Disons que le design a été le point de départ de ma carrière d’architecte d’intérieur.

guariche-air franceC’est pourquoi je travaille beaucoup pour les collectivités : hôtels, restaurants, night-club, cliniques, hôpitaux, nombreux sièges sociaux. En dernier, je viens de terminer, en collaboration avec l’architecte Guy Lagneau, la réalisation complète de la nouvelle préfecture de l’Essonne (le cabinet du préfet, sa résidence personnelle, le conseil général, le hall du public), ainsi que le nouvel hôtel d’Air France à Paris. Il y a quelques années, j’ai terminé la Maison de la culture de Firminy, commencée par Le Corbusier. Actuellement, j’achève un important programme de résidences-vacances à Bandol, avec l’architecte Jean Dubuisson, et avec ce même architecte j’étudie la Maison de la culture d’Angers.

J’ai également créé la décoration intérieure de la chapelle de La Plagne. Enfin je m’intéresse à la création de modèles: télécabines et téléphériques de La Plagne, luminaires, meubles contemporains…

L’architecture d’intérieur est un métier passionnant et difficile !

Tout au début de ma carrière, lorsque j’éditai moi-même mes créations, il y a maintenant plus de vingt ans, il m’est arrivé d’avoir des doutes. Pourtant, il me suffisait de regarder autour de moi la laideur de l’environnement pour prendre conscience que tout pouvait être refait et trouver des raisons de persister.
Il y a cependant fort peu de temps que les pouvoirs publics et le public lui-même se sont enfin aperçus qu’il fallait faire quelquechose ! Malheureusement, parceque mal informé, le public n’est pas toujours bon juge. De son côté la presse a tendance à politiser les problèmes d’architecture. Et trop fréquemment, sous prétexte d’offrir aux gens un environnement contemporains, on leur propose n’importe quoi baptisé « design ».

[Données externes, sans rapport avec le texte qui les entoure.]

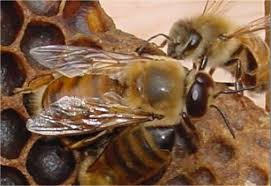 honeybee drone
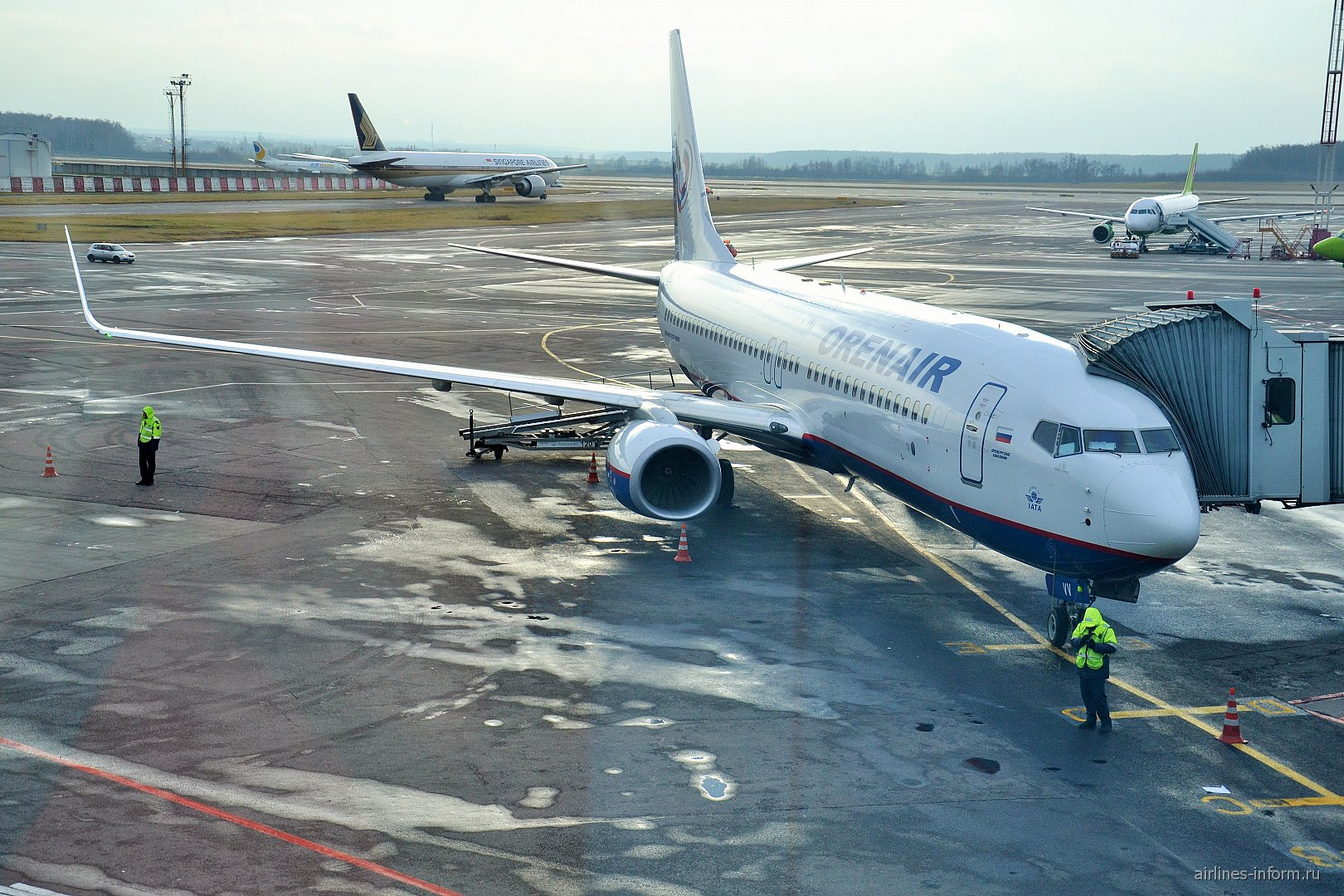 Боинг 737-800 Оренбургских Авиалиний в аэропорту Домодедово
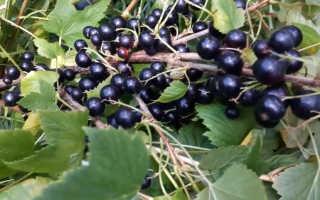 Смородина черная: описание сорта с фото, отзывы, посадка и уход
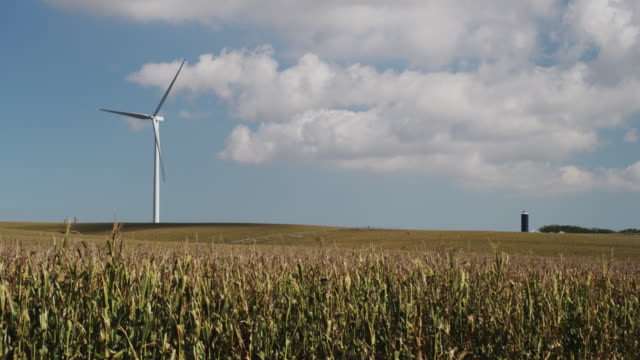 wind powered turbine turns in a large field of corn. - nebraska stock videos & royalty-free footage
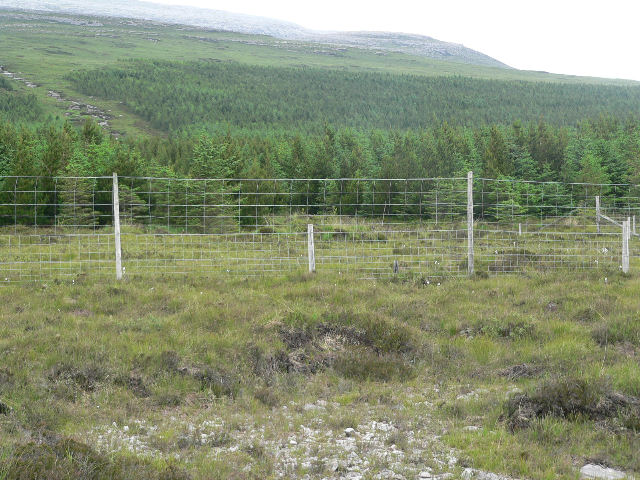 Deer fencing around young forest plantation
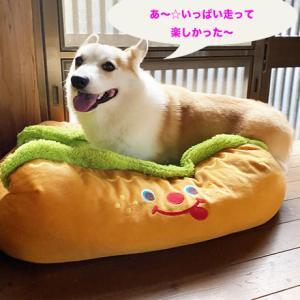 どんなのおもちゃがいいのかな〜ヽ(´∀`)ノ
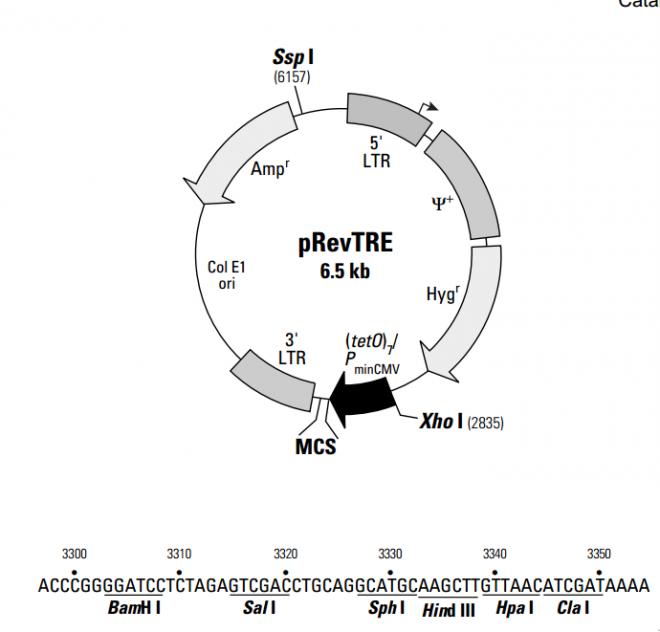 pRevTR 质粒图谱
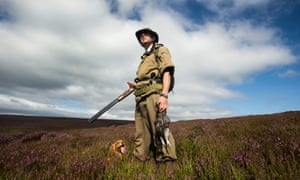 Grouse shooting on the North York Moors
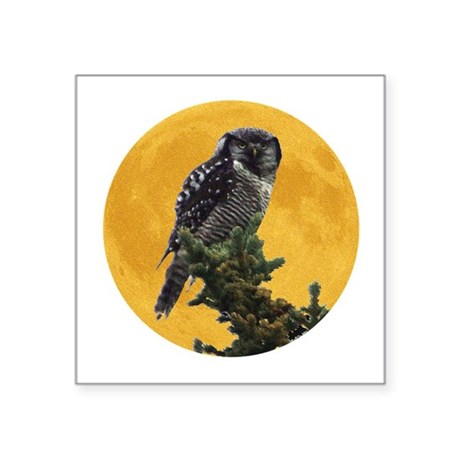 "owlmoon.png Square Sticker 3"" x 3"""
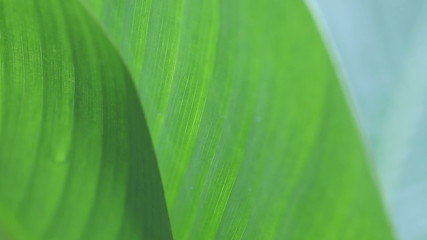 two tropical leaves closeup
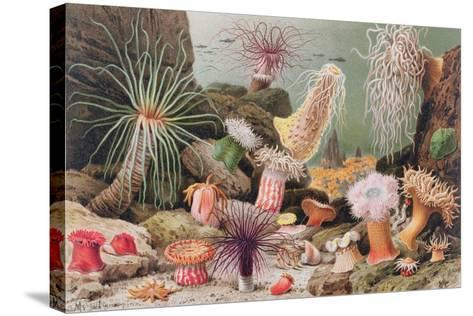 Sea Anemone--Stretched Canvas Print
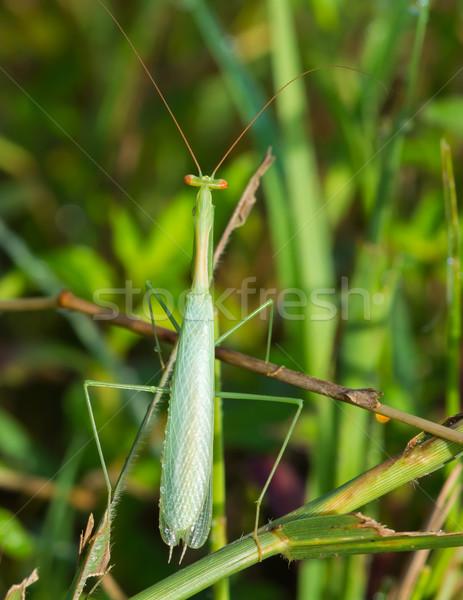 Small Pale Green Praying Mantis Stock photo © davemontreuil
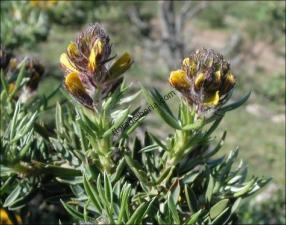 Adenocarpus hispanicus3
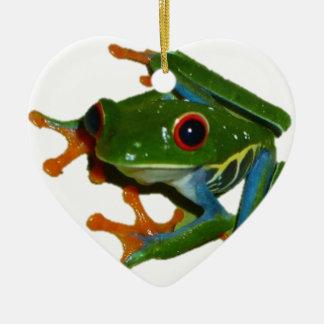 Personalice la rana observada rojo de Costa Rica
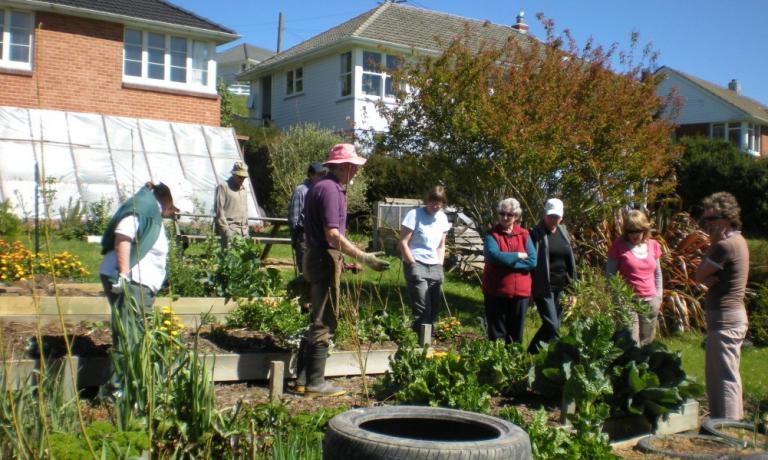 Membri del Dunedin Veges Growers' Club di Otago in Nuova Zelanda, alle prese con la coltivazione di un orto sinergico: si scambiano consigli sui metodi di coltivazione, tempi, tecniche e spesso anche il raccolto stesso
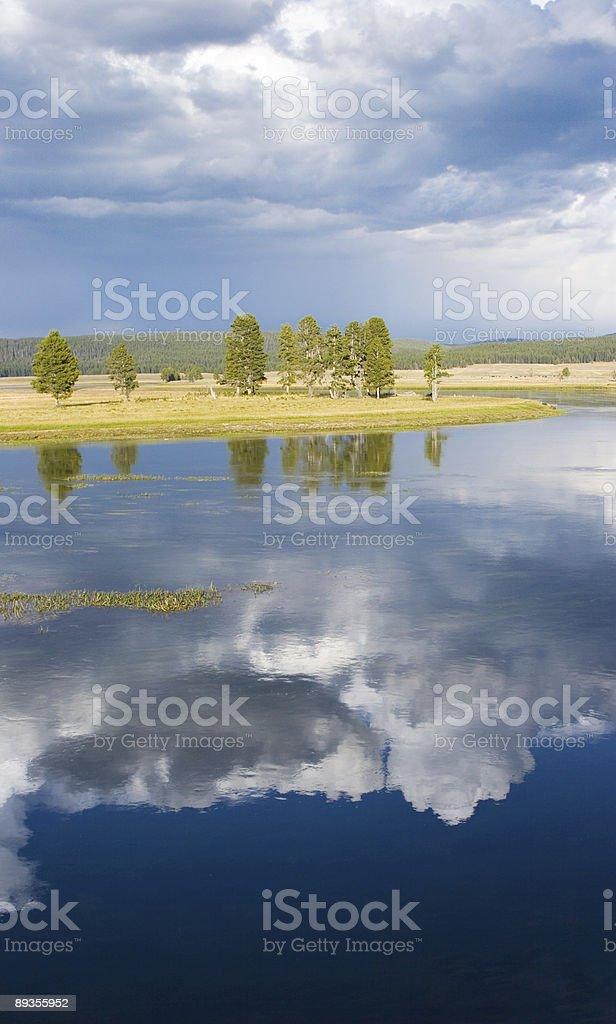 Rzeka Yellowstone, Wyoming zbiór zdjęć royalty-free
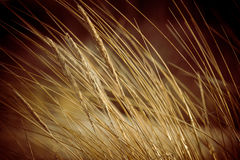 Beautiful dry grass and bent background - 80's retro vintage Royalty Free Stock Photo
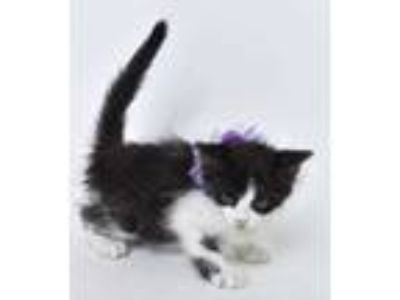 Adopt Deli a All Black Domestic Shorthair / Domestic Shorthair / Mixed cat in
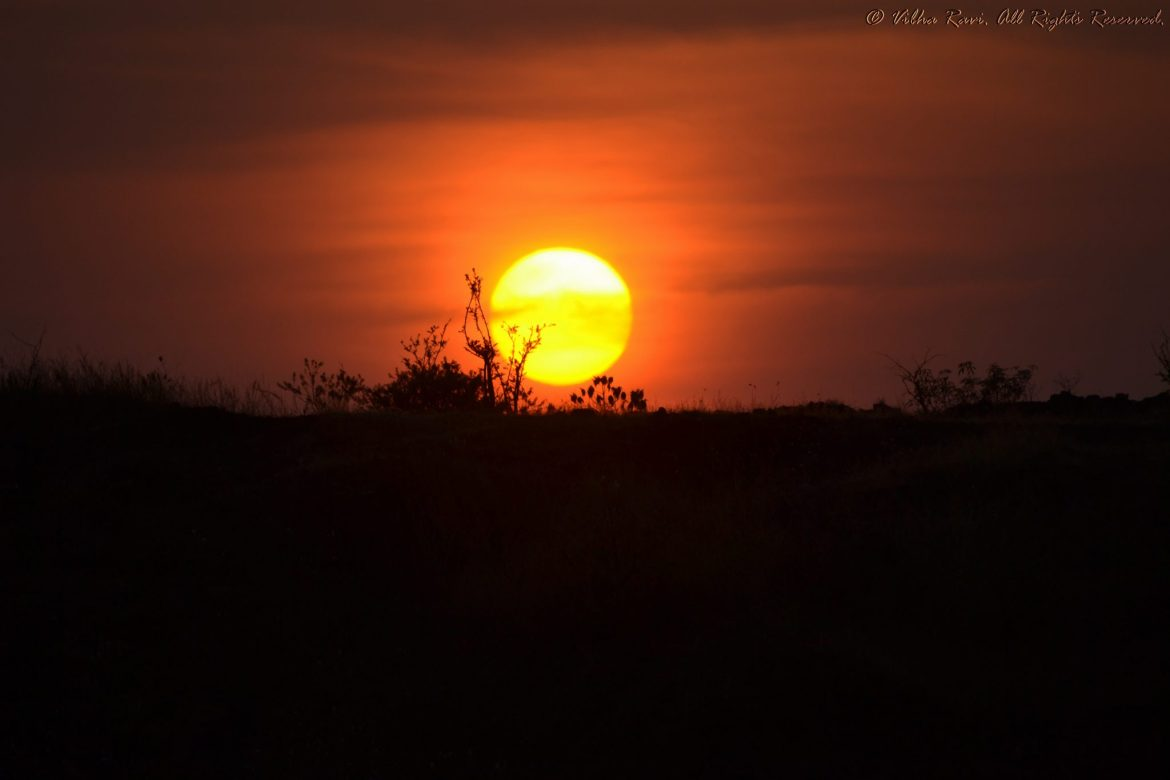 The sun sets against shrubbery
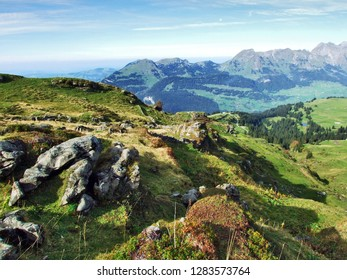 Rocks and stones from the Churfirsten mountain range  - Canton of St. Gallen, Switzerland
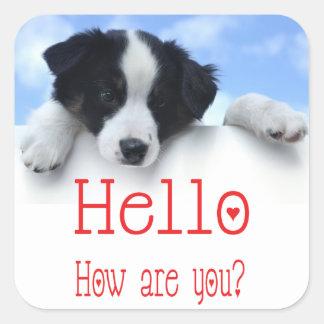 Black And White Border Collie Puppy Dog Red Hello Square Sticker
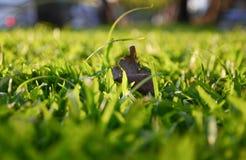 Backgound d'herbe brouillée Image libre de droits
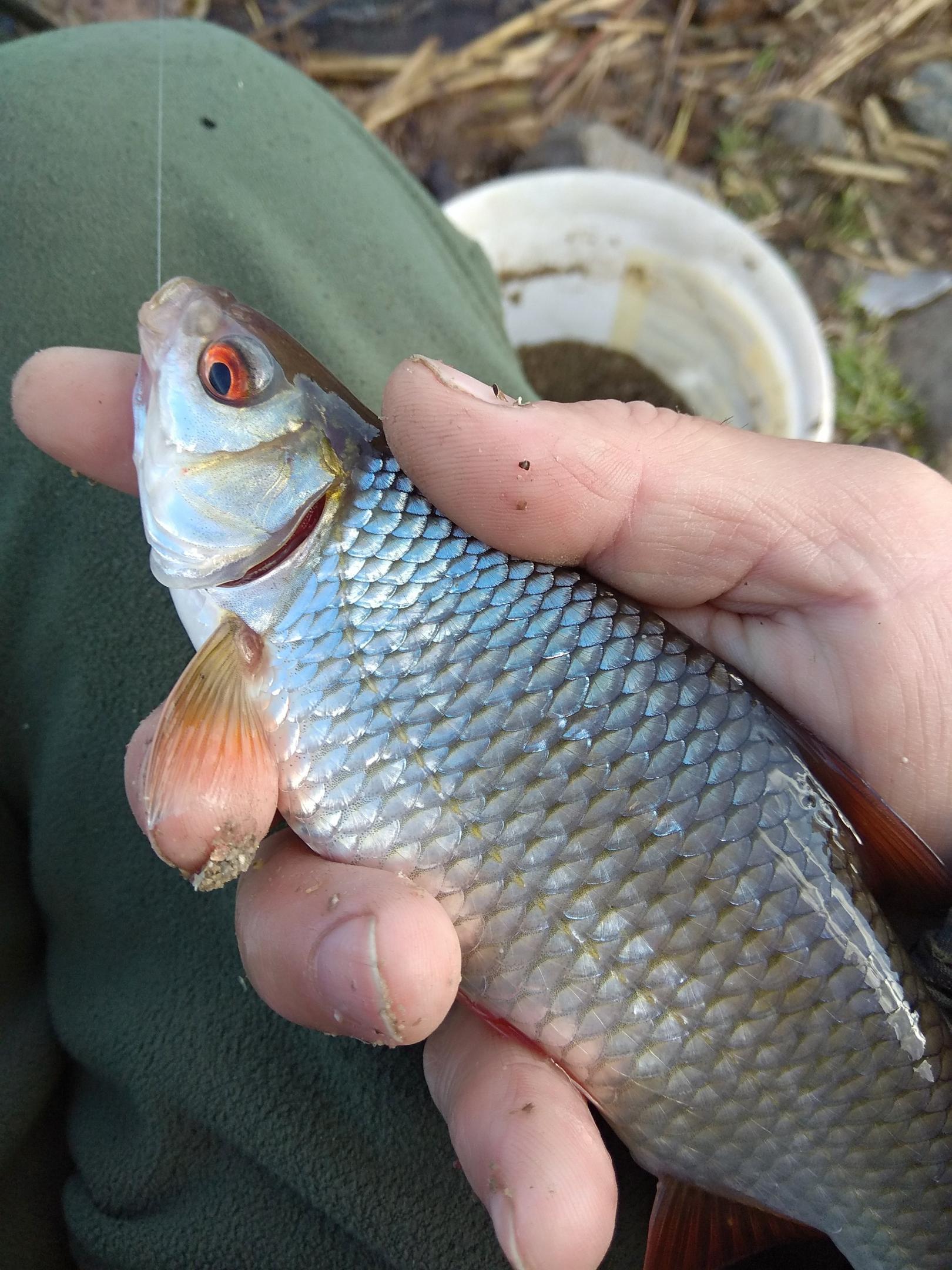 Все выходные , и ещё и пол понедельника ... | Отчеты о рыбалке в Беларуси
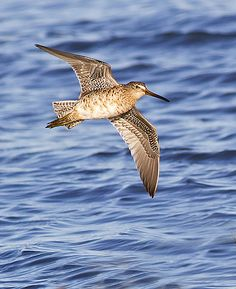 The Short-billed Dowitcher (Limnodromus griseus)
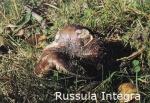 Foto Russula-Integra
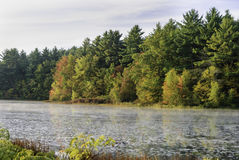 New England forest and pond. New England autumn foliage along edge of pond Stock Images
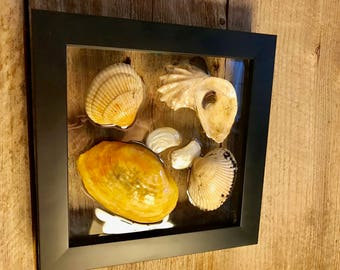"Shell Window Art Framed Clam Oyster Cockle and Angel Wing Shells from Cape Cod 7.5 "" x 7.5"" Coastal Wall Hanging Nautical Decor"
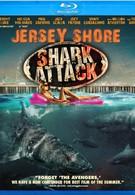 Нападение акул на Нью-Джерси (2012)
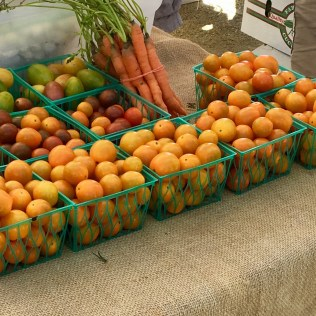 Beautiful tomatoes and carrots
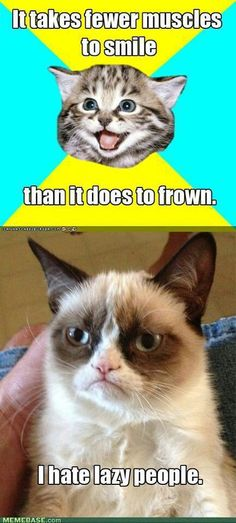Grumpy cat lazy smile frown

Si l’on n’éduque pas mieux le public, il finira par se lasser dans sa recherche d’une esthétique nouvelle et se tournera de nouveau vers le style.
Aussi mon but, et celui de mon équipe, est-il de faire la preuve qu’il existe une synthèse parfaite entre la fonction, la technique et l’harmonie. Pour ma part, je persiste à affirmer que la qualité du dessin reste la base de toute réalisation.